Né dans une famille de militaires où tout le monde est passé par Saint-Cyr, Antoine Billot fait figure de vilain petit canard. Il n’aimait pas le sport, du fait de sa "constitution plutôt chétive", sans doute. Son père officier eut beau l’inscrire au rugby : "Ça a été un cauchemar, on me prenait pour le ballon." Il était plus à l’aise dans la grande bibliothèque familiale dont il écumait les ouvrages, sans forcément tout saisir. Son frère aîné riait de ce qu’il pouvait bien avoir compris de La nausée de Sartre qu’il avait lu à 12 ans.
Fort en thème
Très vite, sa famille lui a alloué la place du fort en thème, que ses résultats scolaires ne démentirent pas. Sa première histoire, il l’a écrite en 5e - le récit d’un homme fou qui plutôt qu’au psychiatre préférait parler à un banc. A 18 ans, Antoine Billot se souvient avoir commis une demi-douzaine de nouvelles, un début de roman, une pièce de théâtre "sous influencede La ville dont le prince est un enfant d’Henry de Montherlant".
L’écriture ne fut jamais pour lui, comme chez beaucoup d’adolescents et aspirants écrivains, le lieu de l’expression du lyrisme sentimental ou de la révolte politique. Ses auteurs de prédilection, à l’époque : Mauriac, Montherlant, Drieu la Rochelle dont l’Etat-civil lui inspirera La part de l’absent (Gallimard, 2004), sur la disparition et l’omniprésence du frère mort quatre ans avant sa naissance. "Des auteurs de droite, à part Aragon", chez lesquels le style prime sur le message, l’élégance désabusée l’emporte sur la conviction du discours.

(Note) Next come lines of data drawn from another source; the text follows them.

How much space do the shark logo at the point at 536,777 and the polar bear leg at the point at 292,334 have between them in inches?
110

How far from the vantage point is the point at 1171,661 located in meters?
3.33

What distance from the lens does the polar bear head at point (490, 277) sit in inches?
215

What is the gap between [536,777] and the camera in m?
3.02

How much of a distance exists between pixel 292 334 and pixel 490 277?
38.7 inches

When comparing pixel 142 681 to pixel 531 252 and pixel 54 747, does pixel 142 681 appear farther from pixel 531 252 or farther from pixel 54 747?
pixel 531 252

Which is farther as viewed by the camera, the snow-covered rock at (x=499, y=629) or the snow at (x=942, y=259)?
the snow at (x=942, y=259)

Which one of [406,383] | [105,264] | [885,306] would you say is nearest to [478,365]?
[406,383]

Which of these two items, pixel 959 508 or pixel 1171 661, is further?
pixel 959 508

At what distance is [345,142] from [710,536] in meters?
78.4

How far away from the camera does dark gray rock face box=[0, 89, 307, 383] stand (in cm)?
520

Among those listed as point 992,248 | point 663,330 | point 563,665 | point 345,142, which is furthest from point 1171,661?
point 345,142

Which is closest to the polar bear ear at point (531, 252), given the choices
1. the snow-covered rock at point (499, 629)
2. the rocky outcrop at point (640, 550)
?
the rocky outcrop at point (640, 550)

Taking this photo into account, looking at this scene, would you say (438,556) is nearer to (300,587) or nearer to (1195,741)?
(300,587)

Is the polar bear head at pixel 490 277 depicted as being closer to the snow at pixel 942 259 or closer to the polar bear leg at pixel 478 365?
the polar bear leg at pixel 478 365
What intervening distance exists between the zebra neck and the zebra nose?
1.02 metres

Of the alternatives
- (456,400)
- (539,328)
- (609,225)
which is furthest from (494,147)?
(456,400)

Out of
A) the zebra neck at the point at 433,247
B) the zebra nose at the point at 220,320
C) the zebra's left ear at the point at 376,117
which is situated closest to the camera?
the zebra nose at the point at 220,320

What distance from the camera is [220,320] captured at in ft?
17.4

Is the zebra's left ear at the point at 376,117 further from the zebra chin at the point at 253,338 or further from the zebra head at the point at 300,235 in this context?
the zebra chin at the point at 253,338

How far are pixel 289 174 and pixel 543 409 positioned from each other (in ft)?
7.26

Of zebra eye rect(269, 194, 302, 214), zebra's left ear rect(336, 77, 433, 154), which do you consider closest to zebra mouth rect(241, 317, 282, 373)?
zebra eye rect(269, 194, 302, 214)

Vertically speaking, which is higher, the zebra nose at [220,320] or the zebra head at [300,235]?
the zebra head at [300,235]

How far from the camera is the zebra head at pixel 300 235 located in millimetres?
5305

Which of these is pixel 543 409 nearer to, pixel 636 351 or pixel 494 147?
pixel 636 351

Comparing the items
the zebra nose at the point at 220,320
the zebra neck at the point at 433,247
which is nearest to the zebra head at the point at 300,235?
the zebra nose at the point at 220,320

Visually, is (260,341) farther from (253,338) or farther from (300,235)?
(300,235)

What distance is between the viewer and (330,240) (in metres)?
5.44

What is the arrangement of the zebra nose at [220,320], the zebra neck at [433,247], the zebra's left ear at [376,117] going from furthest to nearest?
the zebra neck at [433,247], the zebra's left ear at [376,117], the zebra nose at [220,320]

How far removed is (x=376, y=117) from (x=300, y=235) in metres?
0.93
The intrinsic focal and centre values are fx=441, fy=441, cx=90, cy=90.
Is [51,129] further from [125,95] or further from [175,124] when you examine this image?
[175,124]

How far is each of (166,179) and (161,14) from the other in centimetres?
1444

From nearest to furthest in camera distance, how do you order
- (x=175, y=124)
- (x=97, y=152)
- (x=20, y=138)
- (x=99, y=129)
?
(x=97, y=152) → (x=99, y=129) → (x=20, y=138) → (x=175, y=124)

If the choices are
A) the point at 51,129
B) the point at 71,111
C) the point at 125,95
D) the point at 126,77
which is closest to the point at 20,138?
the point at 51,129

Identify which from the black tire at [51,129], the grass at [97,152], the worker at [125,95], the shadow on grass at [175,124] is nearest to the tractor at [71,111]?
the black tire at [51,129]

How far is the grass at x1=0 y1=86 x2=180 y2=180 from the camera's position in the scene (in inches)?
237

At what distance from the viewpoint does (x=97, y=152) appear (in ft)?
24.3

Vers une littérature "plutôt formaliste" son cœur encore balance. Antoine Billot a le goût de la beauté abstraite qu’il a pu cultiver au cours de ses études de mathématiques, puis dans sa carrière d’économiste (il est spécialiste de la théorie des sous-ensembles flous, "une façon de rendre mathématiquement intelligible l’idée du vague") : "Dans les mathématiques, il y a quelque chose qui échappe à la poussière du monde réel, c’est pur, esthétique, des sensations assez proches de la littérature, finalement."
Après un livre sur Barrès que lui avait suggéré J.-B. Pontalis, l’éditeur de sa toute première fiction, Le désarroi de l’élèveWittgenstein (Gallimard, "L’un et l’autre", 2003), Antoine Billot s’attelle dans Otage de marque à Blum et à ses années d’incarcération pendant la guerre, pas tant l’homme politique que l’homme de lettres, le stendhalien et admirateur de l’auteur du Culte du moi. Et réaffirme sa vision de la littérature comme style. Car le style, c’est l’auteur même. Jean J. Rose
Antoine Billot, Otage de marque, Gallimard. 19 €, 248 p. ISBN : 978-2-07-010707-0. Sortie le 11 février.